▶ _Requirements_:
**a)** From the Gmail privacy article, set down the passage starting with "Simpson argues that" and going on through "nearly a decade.", word for word.
**b)** In the Gmail privacy article, what position does John M. Simpson hold?

▶ _Text block_:
The problem Google faces now is that it has admitted that Gmail users should assume no right to privacy regarding their messages. This view arrives amidst an escalating scandal revolving around tech companies like Google and Microsoft, government surveillance, and consumer rights. While there has always been speculation that Big Brother is watching everyone both offline and online, former intelligence contractor Edward Snowden's disclosure of government documents and recorded phone calls opened the door to a whole new level of secret government surveillance.

"Google has finally admitted they don't respect privacy," stated John M. Simpson, Consumer Watchdog's Privacy Project director. "People should take them at their word; if you care about your email correspondents' privacy don't use Gmail."

Simpson argues that handing Google an email is identical to giving the mailman an envelope to deliver. It's expected to be delivered to the recipient based on the email address, completely unopened and unread. Why would anyone expect their messages to be retrieved and read by Google?

Google is currently asking the court to reject the plaintiffs' claims because their interpretation of what they consider "illegal interception" would make it impossible for any email company to provide normal services. What's more, scanning has been a part of email services for nearly a decade.

  • itchyisvegeta
    That's like saying, "Google CEOs should have no expectations of Class Action Lawsuits."
    Reply
  • inerax
    Here comes anonymous..............
    Reply
  • inerax
    Here comes anonymous..............
    Reply
  • onichikun
    And people think MIME is a secure, authenticated protocol to begin with? Lol. Any server your email goes through can read it's contents and use it for whatever.
    Google provides their service through content scanning emails, and yes, they openly admit to delivering content to the NSA. The NSA is the least of our worrys when it comes to our email content leaking. If you want secure messaging, don't use email, or use a email service that ensures privacy.
    Reply
  • jonny_76
    No-one should really be surprised especially since it is 'free' But it would have been nice if Google had voluntarily told everyone before we signed up for g-mail.
    Is there any corp. email service that does not scan our emails ?
    Separate issue, Isn't our govt, by law, allowed to scan all our emails ?
    Reply
  • stevejnb
    Here's what gets me... This forum is littered with people who are cheering the rise of Google and proclaiming that Microsoft is the virtual devil and doing gleeful jigs as it goes down, but they're trading the devil they know for the devil they don't. Do you people *really* think that ChromeOS and being wired through multiple Google services is somehow trading out big-bad Microsoft for a lesser evil? I mean, a lot of you are picking ChromeOS for some sort of a moral objection to Microsoft and their "abusive business practices" and whatnot and not because you actually like it better. Is THIS the company you think is your white knight saving you from corporate exploitation in computing? Really???

▶ _Source material_:
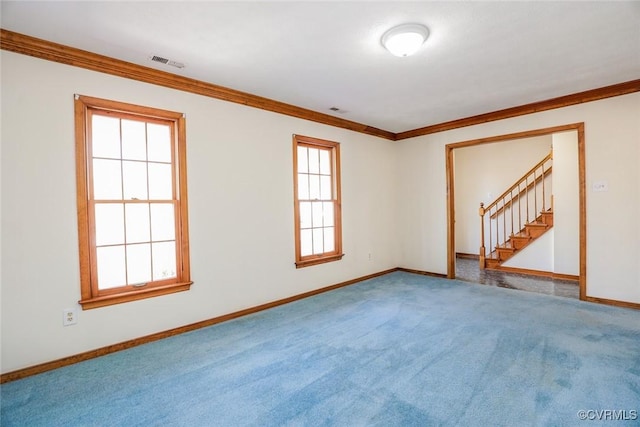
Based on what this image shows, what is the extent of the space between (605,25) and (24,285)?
4861 millimetres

▶ _Task results_:
**a)**
Simpson argues that handing Google an email is identical to giving the mailman an envelope to deliver. It's expected to be delivered to the recipient based on the email address, completely unopened and unread. Why would anyone expect their messages to be retrieved and read by Google?

Google is currently asking the court to reject the plaintiffs' claims because their interpretation of what they consider "illegal interception" would make it impossible for any email company to provide normal services. What's more, scanning has been a part of email services for nearly a decade.

**b)** He is Consumer Watchdog's Privacy Project director.